Tão recentemente quanto 30 mil anos atrás, ao que parece agora, havia cinco espécies humanas no mundo: Homo erectus, os pequenos Floresianos, os Neandertais, os humanos modernos e a nova linhagem da caverna Deni­­sova. Isso é similar à situação há 2 mi­­lhões de anos, quando se sabe que quatro espécies hominídeas viveram na Bacia Turkana do Quênia, disse Tat­­tersall.

"Nós achamos que é normal estarmos sós no mundo como estamos hoje", afirma Tattersall, e enxergar a evolução humana como uma longa tendência levando ao Homo sapiens. Na verdade, a árvore continuou gerando novos ga­­lhos que eram cortados, presumivelmente pelo único sobrevivente. "O re­­gistro fóssil é bastante eloquente quanto a isso, e está nos dizendo que somos um competidor insuperável", continua Tattersall. A vantagem do humano moderno sobre as outras espécies provavelmente emergiu de sua habilidade em processar informações. "Nós conseguimos inventar alternativas em nossas cabeças, ao invés de aceitar a natureza como ela é", diz ele.

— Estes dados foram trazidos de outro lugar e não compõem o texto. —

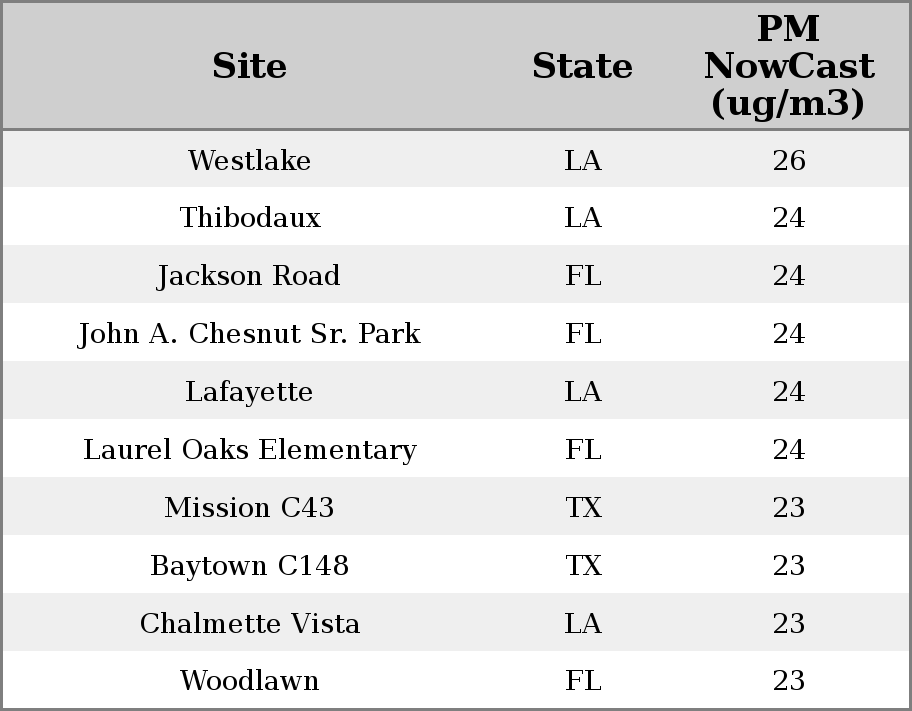 | Site | State | PM NowCast (ug/m3) |
|---|---|---|
| Westlake | LA | 26 |
| Thibodaux | LA | 24 |
| Jackson Road | FL | 24 |
| John A. Chesnut Sr. Park | FL | 24 |
| Lafayette | LA | 24 |
| Laurel Oaks Elementary | FL | 24 |
| Mission C43 | TX | 23 |
| Baytown C148 | TX | 23 |
| Chalmette Vista | LA | 23 |
| Woodlawn | FL | 23 |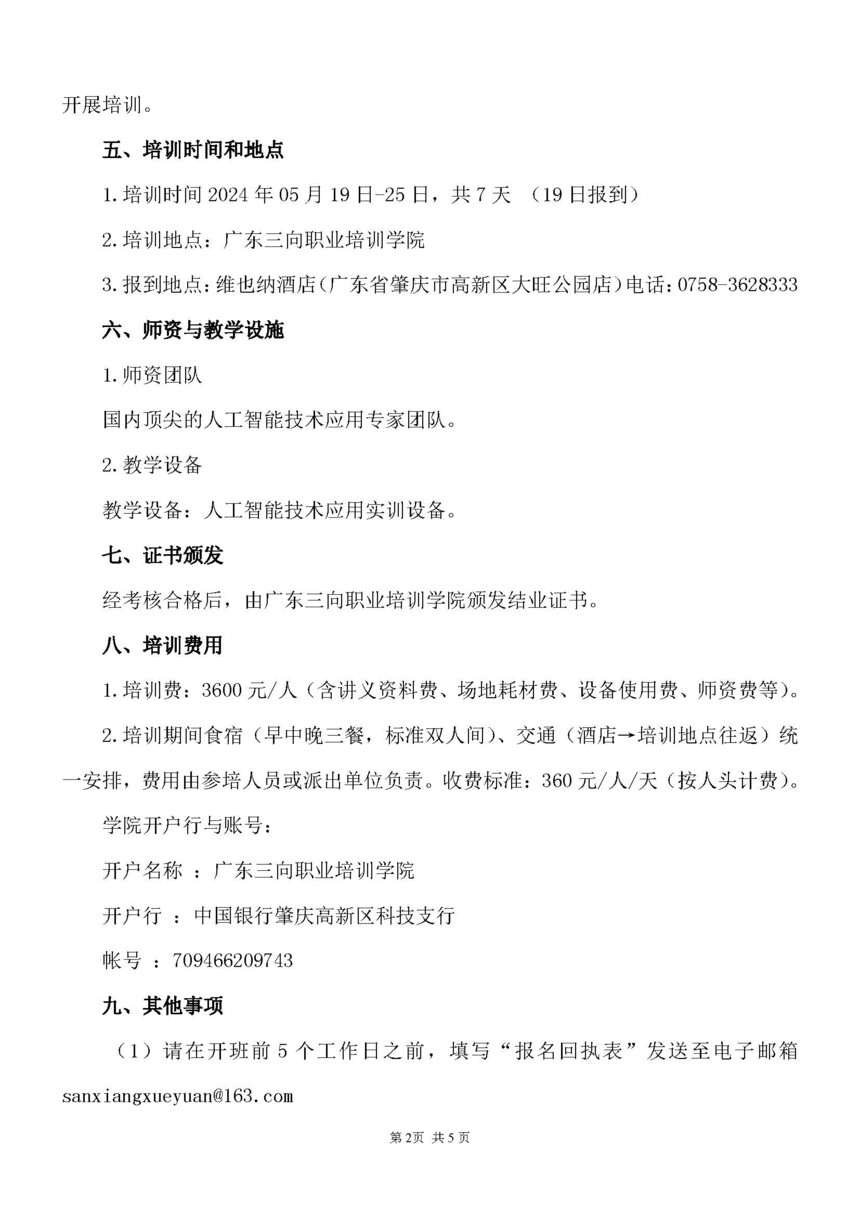 开展培训。

五、培训时间和地点

1.培训时间2024年05月19日-25日，共7天 （19日报到）

2.培训地点：广东三向职业培训学院

3.报到地点：维也纳酒店（广东省肇庆市高新区大旺公园店）电话：0758-3628333

六、师资与教学设施

1.师资团队

国内顶尖的人工智能技术应用专家团队。

2.教学设备

教学设备：人工智能技术应用实训设备。

七、证书颁发

经考核合格后，由广东三向职业培训学院颁发结业证书。

八、培训费用

1.培训费：3600元/人（含讲义资料费、场地耗材费、设备使用费、师资费等）。

2.培训期间食宿（早中晚三餐，标准双人间）、交通（酒店→培训地点往返）统一安排，费用由参培人员或派出单位负责。收费标准：360元/人/天（按人头计费）。

学院开户行与账号：

开户名称 ：广东三向职业培训学院

开户行 ：中国银行肇庆高新区科技支行

帐号 ：709466209743

九、其他事项

（1）请在开班前5个工作日之前，填写“报名回执表”发送至电子邮箱sanxiangxueyuan@163.com

第2页 共5页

Se o DNA nuclear da criança de De­­nisova for tão diferente quanto seu DNA mitocondrial em relação ao Neandertal e ao humano moderno, o caso para declará-la uma nova espécie será fortalecido. Mas seria incomum, se não inédito, para uma nova espécie ser reconhecida com base somente no DNA.

Em novas escavações sendo iniciadas neste verão, arqueólogos irão buscar resíduos mais diagnósticos do que o osso do dedo.